(Source records)
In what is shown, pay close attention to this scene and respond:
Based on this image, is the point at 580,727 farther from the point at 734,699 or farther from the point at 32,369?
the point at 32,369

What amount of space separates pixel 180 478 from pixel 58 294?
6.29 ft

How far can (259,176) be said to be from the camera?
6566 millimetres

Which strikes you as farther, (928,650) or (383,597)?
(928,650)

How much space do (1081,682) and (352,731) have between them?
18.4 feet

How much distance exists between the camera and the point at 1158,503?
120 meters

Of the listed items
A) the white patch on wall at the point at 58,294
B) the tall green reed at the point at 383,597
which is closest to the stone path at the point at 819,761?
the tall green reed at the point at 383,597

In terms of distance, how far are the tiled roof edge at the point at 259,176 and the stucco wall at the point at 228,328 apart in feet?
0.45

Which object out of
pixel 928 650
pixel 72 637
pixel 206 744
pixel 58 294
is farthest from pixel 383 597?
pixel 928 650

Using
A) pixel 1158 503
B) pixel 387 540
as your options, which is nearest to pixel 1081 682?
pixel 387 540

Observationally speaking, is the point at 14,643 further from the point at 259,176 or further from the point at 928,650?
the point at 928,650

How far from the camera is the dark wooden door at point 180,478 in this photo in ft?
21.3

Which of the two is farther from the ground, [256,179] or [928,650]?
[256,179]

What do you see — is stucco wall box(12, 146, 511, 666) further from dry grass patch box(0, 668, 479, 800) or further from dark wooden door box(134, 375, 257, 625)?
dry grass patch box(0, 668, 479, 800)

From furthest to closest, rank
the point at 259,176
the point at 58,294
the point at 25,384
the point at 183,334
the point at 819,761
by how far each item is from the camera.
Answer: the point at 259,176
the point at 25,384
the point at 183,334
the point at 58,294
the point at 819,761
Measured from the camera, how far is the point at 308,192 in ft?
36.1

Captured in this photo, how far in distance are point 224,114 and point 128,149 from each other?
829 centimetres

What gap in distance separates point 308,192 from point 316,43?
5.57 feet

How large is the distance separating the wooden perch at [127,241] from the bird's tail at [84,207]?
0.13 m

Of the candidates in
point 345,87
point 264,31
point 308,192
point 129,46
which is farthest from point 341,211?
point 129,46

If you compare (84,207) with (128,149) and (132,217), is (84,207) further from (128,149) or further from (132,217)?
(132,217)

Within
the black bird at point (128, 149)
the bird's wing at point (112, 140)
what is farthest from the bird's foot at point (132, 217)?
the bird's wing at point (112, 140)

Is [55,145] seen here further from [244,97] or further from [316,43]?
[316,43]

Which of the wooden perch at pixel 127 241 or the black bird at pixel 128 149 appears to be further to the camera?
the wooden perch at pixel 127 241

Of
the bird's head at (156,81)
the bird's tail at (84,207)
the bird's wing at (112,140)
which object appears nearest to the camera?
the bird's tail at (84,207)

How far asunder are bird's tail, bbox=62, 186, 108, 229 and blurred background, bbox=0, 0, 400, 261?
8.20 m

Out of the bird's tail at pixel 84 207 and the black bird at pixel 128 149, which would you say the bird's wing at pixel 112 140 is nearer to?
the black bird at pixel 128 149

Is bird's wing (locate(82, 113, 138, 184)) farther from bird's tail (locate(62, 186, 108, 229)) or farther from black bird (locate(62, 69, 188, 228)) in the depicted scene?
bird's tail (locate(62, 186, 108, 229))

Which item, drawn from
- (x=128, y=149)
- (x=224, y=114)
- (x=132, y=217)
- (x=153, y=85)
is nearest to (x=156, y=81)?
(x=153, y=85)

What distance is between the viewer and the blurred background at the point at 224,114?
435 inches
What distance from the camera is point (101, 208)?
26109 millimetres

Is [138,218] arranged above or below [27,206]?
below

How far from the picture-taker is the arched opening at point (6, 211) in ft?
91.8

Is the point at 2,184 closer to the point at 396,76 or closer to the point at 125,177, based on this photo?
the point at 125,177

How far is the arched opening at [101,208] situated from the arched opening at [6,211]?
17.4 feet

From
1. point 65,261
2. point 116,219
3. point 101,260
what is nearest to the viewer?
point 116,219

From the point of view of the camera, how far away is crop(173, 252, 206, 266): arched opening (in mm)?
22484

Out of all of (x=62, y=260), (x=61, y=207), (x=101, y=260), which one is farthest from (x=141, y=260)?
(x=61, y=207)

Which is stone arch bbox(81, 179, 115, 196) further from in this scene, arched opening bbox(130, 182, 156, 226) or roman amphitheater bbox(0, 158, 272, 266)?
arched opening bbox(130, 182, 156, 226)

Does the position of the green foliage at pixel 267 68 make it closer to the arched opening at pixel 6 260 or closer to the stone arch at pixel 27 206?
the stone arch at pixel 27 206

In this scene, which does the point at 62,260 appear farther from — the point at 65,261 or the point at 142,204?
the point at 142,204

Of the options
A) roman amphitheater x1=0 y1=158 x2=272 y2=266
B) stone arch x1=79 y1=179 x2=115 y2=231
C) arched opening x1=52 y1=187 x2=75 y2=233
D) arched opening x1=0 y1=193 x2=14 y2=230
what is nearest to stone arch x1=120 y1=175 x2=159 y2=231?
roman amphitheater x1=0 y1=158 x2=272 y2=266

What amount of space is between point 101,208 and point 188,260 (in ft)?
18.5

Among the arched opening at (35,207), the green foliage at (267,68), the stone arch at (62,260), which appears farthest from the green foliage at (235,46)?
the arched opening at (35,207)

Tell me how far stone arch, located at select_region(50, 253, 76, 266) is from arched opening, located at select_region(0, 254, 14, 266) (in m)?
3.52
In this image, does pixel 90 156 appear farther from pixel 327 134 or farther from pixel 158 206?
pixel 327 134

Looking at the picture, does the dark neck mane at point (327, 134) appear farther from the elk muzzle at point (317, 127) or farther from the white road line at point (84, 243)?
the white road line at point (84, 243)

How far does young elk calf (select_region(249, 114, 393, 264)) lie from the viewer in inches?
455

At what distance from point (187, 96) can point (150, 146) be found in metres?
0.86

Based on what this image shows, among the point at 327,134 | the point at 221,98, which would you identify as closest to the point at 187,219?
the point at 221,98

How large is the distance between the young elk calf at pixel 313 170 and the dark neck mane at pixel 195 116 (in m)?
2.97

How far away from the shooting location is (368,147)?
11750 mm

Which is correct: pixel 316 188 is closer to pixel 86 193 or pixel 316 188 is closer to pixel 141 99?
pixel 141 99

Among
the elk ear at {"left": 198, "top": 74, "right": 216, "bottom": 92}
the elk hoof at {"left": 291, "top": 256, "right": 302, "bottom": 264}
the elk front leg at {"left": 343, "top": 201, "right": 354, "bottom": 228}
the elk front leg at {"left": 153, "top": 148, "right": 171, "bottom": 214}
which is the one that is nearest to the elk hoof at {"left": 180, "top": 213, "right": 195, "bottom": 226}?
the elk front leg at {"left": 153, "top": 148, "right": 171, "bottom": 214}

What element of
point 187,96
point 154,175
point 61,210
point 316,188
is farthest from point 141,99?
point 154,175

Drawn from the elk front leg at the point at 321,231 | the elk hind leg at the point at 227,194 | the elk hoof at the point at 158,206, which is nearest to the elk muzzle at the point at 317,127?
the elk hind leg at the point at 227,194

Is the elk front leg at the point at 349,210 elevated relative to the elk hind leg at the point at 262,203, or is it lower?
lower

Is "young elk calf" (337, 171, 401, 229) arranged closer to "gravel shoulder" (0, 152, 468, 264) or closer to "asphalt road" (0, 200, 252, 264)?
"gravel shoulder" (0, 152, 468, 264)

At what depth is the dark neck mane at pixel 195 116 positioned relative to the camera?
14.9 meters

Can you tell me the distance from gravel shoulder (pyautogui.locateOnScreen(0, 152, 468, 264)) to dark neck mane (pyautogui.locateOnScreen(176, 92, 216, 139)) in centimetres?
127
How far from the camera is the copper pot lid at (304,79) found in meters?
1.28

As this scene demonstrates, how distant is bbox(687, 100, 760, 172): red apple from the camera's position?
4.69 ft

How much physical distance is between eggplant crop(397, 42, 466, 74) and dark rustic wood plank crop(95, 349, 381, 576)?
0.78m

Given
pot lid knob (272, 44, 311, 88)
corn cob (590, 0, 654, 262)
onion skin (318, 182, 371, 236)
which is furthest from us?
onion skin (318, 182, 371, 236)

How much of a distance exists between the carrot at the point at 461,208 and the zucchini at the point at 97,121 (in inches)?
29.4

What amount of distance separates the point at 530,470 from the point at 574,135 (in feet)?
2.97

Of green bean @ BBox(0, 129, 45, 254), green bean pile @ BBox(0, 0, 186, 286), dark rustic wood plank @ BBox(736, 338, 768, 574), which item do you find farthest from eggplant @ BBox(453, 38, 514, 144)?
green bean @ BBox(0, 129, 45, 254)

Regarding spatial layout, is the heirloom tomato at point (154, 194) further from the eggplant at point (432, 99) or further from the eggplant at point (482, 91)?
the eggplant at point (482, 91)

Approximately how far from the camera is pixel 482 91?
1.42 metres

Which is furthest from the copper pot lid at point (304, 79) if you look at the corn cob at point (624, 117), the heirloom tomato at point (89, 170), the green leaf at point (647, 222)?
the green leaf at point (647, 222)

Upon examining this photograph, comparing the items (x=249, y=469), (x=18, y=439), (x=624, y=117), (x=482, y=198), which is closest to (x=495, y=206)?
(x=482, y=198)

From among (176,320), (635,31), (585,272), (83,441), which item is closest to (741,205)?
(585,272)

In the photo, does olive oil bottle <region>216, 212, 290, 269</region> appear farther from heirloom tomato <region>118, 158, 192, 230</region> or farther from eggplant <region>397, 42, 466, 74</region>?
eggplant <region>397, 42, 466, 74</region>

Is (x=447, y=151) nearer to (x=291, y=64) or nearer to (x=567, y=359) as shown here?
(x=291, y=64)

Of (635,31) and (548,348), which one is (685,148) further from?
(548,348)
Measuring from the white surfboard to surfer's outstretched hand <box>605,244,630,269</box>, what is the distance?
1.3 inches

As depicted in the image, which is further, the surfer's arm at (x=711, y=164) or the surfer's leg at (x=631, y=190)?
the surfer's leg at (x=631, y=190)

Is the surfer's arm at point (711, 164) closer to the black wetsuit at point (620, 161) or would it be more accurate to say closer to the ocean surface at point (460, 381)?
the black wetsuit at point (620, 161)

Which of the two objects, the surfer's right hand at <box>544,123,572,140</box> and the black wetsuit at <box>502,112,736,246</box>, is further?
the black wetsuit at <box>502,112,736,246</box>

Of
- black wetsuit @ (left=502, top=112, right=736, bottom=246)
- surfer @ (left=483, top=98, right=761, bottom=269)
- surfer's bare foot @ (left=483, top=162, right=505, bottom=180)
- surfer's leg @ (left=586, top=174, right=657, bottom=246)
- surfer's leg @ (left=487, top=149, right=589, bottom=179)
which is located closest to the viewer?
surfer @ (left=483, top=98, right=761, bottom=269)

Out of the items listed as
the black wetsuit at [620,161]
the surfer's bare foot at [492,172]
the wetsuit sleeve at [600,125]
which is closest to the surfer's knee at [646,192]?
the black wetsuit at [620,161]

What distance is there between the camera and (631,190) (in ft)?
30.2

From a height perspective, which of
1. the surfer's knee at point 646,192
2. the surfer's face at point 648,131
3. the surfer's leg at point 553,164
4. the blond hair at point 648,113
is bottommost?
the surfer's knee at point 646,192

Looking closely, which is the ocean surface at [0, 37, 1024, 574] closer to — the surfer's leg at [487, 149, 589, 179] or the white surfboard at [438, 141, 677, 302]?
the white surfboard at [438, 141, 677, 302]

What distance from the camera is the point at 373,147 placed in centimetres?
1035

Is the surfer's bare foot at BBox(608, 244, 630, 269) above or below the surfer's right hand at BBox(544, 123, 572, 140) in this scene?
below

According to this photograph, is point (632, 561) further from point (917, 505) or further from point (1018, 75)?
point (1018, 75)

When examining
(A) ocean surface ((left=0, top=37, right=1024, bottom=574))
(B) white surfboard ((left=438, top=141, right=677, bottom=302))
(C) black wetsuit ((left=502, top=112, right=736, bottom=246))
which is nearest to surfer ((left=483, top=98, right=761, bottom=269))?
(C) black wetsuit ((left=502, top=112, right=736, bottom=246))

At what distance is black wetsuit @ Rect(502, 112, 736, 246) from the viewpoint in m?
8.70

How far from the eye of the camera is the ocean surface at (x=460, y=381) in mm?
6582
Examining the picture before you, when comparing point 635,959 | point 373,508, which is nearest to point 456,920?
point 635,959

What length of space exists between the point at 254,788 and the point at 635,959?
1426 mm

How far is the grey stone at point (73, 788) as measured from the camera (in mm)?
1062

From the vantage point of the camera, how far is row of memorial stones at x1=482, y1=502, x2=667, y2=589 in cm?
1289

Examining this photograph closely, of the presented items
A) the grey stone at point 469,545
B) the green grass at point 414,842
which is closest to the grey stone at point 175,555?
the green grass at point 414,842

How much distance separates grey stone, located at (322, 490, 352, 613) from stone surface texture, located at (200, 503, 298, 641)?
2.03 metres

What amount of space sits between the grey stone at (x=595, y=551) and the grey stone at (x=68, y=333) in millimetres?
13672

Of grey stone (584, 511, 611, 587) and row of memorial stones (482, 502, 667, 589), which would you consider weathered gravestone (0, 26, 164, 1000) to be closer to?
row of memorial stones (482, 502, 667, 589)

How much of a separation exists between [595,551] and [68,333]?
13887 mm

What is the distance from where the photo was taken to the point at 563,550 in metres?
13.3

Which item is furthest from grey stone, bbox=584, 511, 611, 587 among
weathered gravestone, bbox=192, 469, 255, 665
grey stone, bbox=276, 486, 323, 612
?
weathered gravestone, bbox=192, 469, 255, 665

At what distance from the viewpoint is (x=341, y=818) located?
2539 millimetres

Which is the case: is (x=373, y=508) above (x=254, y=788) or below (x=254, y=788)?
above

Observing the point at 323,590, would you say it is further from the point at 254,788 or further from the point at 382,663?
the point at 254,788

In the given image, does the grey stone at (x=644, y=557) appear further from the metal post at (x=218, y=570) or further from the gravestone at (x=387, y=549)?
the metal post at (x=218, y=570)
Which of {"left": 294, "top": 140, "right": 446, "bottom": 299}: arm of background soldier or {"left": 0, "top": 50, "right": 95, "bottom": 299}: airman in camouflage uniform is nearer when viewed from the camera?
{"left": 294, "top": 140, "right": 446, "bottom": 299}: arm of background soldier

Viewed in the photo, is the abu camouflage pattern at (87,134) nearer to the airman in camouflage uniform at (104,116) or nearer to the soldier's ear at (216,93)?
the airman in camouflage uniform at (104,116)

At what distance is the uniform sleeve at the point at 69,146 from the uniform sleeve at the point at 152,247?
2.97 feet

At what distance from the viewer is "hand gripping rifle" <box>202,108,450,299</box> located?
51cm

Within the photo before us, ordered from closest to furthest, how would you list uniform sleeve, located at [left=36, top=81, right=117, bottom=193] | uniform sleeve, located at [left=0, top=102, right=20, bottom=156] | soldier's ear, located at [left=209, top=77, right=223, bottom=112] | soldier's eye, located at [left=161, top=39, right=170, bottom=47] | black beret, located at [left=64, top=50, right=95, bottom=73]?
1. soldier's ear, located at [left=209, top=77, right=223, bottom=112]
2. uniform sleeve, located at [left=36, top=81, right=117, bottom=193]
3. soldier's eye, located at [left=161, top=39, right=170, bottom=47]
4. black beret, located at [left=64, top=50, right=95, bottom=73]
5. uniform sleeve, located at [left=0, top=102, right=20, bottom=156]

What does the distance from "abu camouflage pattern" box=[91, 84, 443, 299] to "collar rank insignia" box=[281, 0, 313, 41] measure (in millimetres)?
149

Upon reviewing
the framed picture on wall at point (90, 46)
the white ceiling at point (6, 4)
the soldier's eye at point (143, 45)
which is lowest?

WORK TO COMPLETE: Begin with the line that contains "What does the" and quote each line after it exactly, stopping after the last line of the data.

COMPLETE OUTPUT:
What does the distance from "abu camouflage pattern" box=[91, 84, 443, 299] to "collar rank insignia" box=[281, 0, 313, 41] measure (in millimetres)?
149

Upon reviewing
the framed picture on wall at point (90, 46)
the white ceiling at point (6, 4)
the soldier's eye at point (143, 45)
which is lowest?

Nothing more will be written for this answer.